I disturbi del sonno legati alla respirazione

I disturbi del sonno possono essere correlati a moltissimi fattori. Tra di questi troviamo anche la respirazione. Respirare in modo sbagliato ci toglie la concentrazione

I disturbi del sonno del tipo respiratorio si dividono in quelli che svegliano la persona durante la notte per mancanza d’aria e in quelle che non lo fanno proprio addormentare. La prima categoria include le già citate apnee. Questa a sua volta si dividono in due branche minori: le apnee centrali e quelle ostruttive. Le apnee centrali sono meno diffuse. Queste sono provocate da una sbagliata attività dei centri respiratori. Essendo alterati, inviano in modo errato i segnali ai polmoni, il che impedisce l’espansione della gabbia toracica e quindi impossibilita la respirazione.

Nel secondo caso abbiamo le apnee ostruttive. Queste sono sempre causate da un agente esterno che funge da ostacolo all’aria e che così non permette all’ossigeno di raggiungere gli alveoli. Questo tipo di apnea è maggiormente diffusa nella popolazione, tanto da rappresentare un vero problema per i medici . L’apnea può risolversi immediatamente grazie agli sforzi che l’organismo compie in cerca di ossigeno, ma ripresentarsi qualche minuto dopo. Si stima che in una sola notte l’apnea possa verificarsi per ben 20 o 30 volte. E tutte queste volte il soggetto sarà portato a risvegliarsi e addormentarsi nuovamente.

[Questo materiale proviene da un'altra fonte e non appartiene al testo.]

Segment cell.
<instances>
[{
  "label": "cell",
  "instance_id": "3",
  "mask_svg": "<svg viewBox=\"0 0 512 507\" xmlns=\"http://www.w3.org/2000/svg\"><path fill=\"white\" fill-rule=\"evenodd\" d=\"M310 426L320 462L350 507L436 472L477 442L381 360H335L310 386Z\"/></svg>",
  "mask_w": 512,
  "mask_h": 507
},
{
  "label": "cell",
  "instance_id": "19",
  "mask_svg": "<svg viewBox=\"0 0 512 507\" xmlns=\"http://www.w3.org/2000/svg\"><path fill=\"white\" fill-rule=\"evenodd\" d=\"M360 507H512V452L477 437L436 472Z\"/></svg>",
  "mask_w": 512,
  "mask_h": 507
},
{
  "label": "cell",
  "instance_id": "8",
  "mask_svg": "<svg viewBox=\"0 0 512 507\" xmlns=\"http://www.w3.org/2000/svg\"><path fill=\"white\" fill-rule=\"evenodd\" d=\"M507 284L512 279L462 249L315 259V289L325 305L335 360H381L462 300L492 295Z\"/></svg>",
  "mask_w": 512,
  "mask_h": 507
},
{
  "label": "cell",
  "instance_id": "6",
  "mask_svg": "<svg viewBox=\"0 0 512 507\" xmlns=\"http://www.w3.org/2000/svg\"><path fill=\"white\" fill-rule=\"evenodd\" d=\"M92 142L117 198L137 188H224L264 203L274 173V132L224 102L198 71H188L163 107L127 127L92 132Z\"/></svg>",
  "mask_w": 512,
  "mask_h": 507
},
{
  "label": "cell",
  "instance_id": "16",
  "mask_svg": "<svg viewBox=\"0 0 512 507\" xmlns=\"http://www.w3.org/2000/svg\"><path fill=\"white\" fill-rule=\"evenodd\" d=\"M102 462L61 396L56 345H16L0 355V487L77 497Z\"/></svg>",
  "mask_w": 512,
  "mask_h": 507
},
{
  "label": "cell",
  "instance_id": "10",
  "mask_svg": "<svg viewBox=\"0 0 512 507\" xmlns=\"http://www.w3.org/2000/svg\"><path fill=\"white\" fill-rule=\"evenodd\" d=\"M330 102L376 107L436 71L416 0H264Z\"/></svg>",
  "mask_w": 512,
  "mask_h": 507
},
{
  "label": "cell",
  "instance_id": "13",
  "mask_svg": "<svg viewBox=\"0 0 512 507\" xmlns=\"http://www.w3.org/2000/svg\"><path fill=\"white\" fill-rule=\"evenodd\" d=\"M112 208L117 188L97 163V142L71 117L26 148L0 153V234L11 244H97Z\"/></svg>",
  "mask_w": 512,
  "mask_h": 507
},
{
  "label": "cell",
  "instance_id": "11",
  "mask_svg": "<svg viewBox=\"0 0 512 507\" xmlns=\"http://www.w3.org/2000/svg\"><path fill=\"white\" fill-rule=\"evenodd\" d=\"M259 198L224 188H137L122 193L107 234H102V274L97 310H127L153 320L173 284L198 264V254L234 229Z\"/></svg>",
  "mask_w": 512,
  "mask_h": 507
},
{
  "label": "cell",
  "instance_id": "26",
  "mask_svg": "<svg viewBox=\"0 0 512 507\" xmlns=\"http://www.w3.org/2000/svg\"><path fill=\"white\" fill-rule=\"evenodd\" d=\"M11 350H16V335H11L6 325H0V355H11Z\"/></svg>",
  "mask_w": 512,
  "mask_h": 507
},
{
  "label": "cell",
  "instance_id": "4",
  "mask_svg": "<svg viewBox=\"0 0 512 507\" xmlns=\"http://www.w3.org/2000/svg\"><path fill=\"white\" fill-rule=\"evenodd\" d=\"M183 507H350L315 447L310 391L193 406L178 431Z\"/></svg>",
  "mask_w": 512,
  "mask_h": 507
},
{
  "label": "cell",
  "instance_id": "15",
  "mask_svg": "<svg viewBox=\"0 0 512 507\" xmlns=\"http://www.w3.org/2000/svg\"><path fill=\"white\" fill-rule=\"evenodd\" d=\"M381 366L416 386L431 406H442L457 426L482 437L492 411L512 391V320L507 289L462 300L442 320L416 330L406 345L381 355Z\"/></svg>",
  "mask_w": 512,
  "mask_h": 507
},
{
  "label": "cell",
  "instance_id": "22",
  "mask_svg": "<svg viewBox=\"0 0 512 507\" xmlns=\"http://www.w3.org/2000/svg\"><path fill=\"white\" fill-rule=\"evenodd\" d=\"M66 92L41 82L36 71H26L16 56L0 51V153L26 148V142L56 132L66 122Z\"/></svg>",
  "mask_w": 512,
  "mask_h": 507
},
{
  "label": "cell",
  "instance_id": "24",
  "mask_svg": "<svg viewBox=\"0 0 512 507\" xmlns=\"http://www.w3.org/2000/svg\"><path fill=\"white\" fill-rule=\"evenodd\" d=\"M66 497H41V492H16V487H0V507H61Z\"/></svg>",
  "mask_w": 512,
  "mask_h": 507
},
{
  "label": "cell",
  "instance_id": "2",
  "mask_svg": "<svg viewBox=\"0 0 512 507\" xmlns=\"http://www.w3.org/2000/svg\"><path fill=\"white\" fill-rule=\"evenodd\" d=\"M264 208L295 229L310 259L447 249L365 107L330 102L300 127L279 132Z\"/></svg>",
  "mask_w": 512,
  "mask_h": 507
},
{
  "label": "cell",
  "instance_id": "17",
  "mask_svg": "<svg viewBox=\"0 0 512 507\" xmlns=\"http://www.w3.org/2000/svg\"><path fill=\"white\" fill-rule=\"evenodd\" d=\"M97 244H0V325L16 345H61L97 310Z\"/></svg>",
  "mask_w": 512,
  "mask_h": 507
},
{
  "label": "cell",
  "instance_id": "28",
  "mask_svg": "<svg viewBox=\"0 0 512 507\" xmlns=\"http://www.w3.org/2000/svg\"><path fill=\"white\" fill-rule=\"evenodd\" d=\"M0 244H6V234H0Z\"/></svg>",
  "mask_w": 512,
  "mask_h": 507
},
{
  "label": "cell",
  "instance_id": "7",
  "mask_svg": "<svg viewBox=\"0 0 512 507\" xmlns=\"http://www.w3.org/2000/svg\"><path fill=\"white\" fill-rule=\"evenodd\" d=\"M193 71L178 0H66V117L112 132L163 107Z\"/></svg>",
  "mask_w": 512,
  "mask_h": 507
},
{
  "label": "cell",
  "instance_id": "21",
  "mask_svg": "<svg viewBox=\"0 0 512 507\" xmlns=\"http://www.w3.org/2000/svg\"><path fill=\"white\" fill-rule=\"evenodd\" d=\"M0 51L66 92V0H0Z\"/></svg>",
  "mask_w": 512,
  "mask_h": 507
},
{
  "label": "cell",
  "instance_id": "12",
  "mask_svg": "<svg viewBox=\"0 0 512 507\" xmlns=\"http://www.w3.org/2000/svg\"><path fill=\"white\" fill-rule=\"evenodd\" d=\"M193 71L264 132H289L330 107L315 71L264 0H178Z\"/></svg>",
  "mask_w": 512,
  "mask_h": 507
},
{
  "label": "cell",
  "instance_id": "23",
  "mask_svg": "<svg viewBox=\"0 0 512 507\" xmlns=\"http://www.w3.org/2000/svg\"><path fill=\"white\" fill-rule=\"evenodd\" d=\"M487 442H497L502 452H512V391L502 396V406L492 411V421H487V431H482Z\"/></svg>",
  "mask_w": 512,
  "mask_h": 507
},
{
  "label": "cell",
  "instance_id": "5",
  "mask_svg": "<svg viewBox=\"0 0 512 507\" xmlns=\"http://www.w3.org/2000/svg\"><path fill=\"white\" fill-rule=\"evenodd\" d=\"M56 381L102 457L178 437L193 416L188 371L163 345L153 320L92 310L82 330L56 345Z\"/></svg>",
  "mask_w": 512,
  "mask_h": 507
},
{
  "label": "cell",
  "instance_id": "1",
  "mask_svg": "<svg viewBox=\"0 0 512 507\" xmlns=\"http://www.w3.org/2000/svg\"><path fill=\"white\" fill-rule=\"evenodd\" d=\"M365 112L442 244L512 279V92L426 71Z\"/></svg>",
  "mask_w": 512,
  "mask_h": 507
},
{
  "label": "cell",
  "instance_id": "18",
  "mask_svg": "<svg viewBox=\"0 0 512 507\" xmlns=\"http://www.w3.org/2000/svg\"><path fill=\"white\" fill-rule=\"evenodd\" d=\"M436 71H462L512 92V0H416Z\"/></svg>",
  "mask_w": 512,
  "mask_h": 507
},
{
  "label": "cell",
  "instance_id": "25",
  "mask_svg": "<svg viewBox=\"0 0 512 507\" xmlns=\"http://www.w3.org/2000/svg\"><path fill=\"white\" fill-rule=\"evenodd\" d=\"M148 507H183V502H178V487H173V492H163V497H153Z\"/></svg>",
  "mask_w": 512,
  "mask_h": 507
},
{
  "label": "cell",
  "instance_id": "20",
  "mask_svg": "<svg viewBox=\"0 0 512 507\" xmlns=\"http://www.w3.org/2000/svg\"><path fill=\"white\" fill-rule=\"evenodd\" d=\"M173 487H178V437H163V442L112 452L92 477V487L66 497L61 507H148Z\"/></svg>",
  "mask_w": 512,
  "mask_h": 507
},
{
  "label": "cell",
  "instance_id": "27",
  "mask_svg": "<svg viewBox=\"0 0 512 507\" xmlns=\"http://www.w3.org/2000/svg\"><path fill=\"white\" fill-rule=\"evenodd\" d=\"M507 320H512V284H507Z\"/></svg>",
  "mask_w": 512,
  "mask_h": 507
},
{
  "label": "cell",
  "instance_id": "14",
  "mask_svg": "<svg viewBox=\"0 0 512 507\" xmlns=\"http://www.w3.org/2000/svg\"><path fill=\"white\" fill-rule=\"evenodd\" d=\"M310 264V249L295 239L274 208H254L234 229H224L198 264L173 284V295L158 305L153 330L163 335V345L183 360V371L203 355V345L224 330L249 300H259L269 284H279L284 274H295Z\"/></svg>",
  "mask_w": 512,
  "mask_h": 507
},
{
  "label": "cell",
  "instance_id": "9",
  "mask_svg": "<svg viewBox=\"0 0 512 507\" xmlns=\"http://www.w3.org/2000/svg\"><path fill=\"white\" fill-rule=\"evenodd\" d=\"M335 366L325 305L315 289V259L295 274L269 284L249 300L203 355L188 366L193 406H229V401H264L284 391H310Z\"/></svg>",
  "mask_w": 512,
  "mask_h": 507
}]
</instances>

La mattina seguente la persona sarà stanca, poco riposata, con le energie non rinnovate e con una voglia matta di dormire . I disturbi del sonno possono essere correlati anche a dei fattori psicologici, che alternano in modo inconscio la funzione respiratoria. L’organismo si trova così sbilanciato, e per poter respirare la persona deve concentrarsi sul respiro. In tal modo il cervello non riesce a diminuire la propria frequenza e continua a funzionare attivamente, mentre la persona non dorme. In altri casi sono possibili disfunzioni respiratori più gravi.

Come dimostrano dei recenti studi effettuati su un campione eterogeneo di soggetti, spesso i disturbi del sonno hanno una eziologia fisiologica rappresentata dall’ostruzione alle vie aeree. In altri casi i motivi sono di natura psicologica. Questi spaziano dalla paura di non riuscire ad addormentarsi o a respirare nel sonno, passando per una sempre presente sensazione d’inquietudine e terminando con i sempre più frequenti attacchi di panico durante il sonno. Il più comune disturbo respiratorio del sonno è il semplice russare , provocato da una sbagliata inspirazione da parte dell’individuo.